### Consigne 1
Dans le texte sur les journées de septembre, substituez « Montagnards » à « Girondins » dans le passage qui débute aux mots « Enfin, il y » et s'achève après « se renouvelleraient plus ? ».
### Consigne 2
Poursuivez le texte sur les Girondins et les journées de septembre à partir de sa dernière phrase.

### Texte extrait
Enfin, il y a bien quelque habileté de réquisitoire et quelque artifice de polémique à faire peser surtout sur les Girondins la responsabilité des journées de septembre ; mais, n’était-ce pas prendre, devant la France et devant le monde, l’engagement que ces crimes ne se renouvelleraient plus ?

« Aucun de ceux qui avaient combattu le 10 août ne fut épargné, la Révolution fut flétrie dans la personne de ses défenseurs, et, de tous les tableaux consolants qu’offraient ces jours prodigieux, la malignité n’offrit au peuple français que ceux de septembre : tableaux déplorables, sans doute ; mais on ne donna point de larmes au sang qu’avait versé la cour ! Et vous aussi, vous avez été terribles aux assassins du 2 septembre ! et qui donc avaient plus de droit de s’en porter les accusateurs inflexibles, ou de ceux, qui dans ce temps-là jouissaient de l’autorité et répondaient seuls de l’ordre public et de la vie des citoyens, ou de nous tous, qui arrivions désintéressés de nos déserts ? Pétion et Manuel étaient alors les magistrats de Paris. Ils répondaient à quelqu’un qui leur conseillait d’aller aux prisons qu’ils ne voulaient point risquer leur popularité. Celui qui voit égorger sans pitié est plus cruel que celui qui tue. »

Magnifique réponse, mais aussi magnifique promesse, et qui mettait l’humanité du côté de la Montagne.

### Extraits de données
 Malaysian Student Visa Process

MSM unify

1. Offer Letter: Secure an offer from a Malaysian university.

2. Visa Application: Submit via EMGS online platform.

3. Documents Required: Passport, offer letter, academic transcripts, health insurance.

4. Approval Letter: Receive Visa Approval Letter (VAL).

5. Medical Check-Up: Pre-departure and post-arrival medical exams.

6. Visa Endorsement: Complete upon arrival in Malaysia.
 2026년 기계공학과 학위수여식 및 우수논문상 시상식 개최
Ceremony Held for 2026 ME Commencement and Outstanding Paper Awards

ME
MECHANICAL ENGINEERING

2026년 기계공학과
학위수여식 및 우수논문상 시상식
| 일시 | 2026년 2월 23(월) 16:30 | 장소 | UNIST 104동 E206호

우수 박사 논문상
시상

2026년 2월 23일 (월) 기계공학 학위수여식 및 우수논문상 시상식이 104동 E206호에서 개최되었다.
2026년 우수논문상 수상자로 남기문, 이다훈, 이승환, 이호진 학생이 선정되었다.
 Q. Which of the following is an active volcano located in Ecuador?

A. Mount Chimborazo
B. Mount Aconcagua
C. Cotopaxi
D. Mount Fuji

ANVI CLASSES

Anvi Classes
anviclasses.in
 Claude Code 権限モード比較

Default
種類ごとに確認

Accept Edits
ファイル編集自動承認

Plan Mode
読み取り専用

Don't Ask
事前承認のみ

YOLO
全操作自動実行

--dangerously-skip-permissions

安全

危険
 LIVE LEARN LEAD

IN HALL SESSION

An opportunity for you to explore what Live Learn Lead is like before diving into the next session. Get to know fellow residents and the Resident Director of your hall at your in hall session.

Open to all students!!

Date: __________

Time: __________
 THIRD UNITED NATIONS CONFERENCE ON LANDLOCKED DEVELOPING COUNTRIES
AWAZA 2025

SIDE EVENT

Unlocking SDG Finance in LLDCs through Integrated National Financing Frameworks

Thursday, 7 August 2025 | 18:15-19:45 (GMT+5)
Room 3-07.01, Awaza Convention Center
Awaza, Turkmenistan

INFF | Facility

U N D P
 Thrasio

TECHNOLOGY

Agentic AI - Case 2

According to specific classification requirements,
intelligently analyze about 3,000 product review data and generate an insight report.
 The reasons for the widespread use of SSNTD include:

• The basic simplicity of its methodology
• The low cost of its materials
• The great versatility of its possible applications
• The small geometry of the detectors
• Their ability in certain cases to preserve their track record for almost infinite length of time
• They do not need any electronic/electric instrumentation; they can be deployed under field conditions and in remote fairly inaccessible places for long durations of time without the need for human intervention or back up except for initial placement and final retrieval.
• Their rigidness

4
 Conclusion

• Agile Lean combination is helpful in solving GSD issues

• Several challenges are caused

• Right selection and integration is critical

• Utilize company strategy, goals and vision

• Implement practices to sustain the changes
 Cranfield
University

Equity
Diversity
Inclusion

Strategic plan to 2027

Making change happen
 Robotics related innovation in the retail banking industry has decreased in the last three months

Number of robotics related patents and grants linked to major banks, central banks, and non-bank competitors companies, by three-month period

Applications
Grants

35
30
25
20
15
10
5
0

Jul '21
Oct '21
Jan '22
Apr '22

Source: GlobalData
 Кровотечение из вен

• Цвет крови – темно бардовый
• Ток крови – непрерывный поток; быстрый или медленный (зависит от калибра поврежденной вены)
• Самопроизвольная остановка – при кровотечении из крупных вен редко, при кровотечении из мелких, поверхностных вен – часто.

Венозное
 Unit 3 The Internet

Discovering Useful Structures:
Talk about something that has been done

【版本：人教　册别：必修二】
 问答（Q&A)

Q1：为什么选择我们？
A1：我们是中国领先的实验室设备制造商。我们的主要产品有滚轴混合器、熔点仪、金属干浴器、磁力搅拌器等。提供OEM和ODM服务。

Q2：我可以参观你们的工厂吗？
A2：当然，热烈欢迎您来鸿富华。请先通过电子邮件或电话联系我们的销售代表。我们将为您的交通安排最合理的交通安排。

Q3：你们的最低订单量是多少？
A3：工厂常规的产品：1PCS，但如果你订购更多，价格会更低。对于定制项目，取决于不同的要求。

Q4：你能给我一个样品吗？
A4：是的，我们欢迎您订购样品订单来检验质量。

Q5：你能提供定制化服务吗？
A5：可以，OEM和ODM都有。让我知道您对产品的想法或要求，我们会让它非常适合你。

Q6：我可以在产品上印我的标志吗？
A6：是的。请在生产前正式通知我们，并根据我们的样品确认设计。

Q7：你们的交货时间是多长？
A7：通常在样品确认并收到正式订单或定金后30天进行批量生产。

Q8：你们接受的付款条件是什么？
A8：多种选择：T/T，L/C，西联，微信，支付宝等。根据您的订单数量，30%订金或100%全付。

### Résultat attendu 1
Enfin, il y a bien quelque habileté de réquisitoire et quelque artifice de polémique à faire peser surtout sur les Montagnards la responsabilité des journées de septembre ; mais, n’était-ce pas prendre, devant la France et devant le monde, l’engagement que ces crimes ne se renouvelleraient plus ?

### Résultat attendu 2
Ainsi la Convention et le Comité de Salut public gardaient pour le pays troublé leur autorité et faisaient grande figure. Que fût-il advenu si, au lendemain même du jour où elle avait voté la nécessaire mais triste mutilation du 2 juin, la Convention et le Comité créé par elles avaient sombré sous les défiances et les dénonciations ? C’était une crise irréparable de contre-révolution qui s’ouvrait, au contraire, l’esprit nettement gouvernemental que Robespierre communique à la Montagne victorieuse donne à la Convention une force morale souveraine. Elle peut travailler ; elle fait la Constitution ; et elle promulgue, en outre, du 3 juin au 17 juillet, trois grandes lois destinées à rallier à la Convention et à la Montagne le peuple des campagnes.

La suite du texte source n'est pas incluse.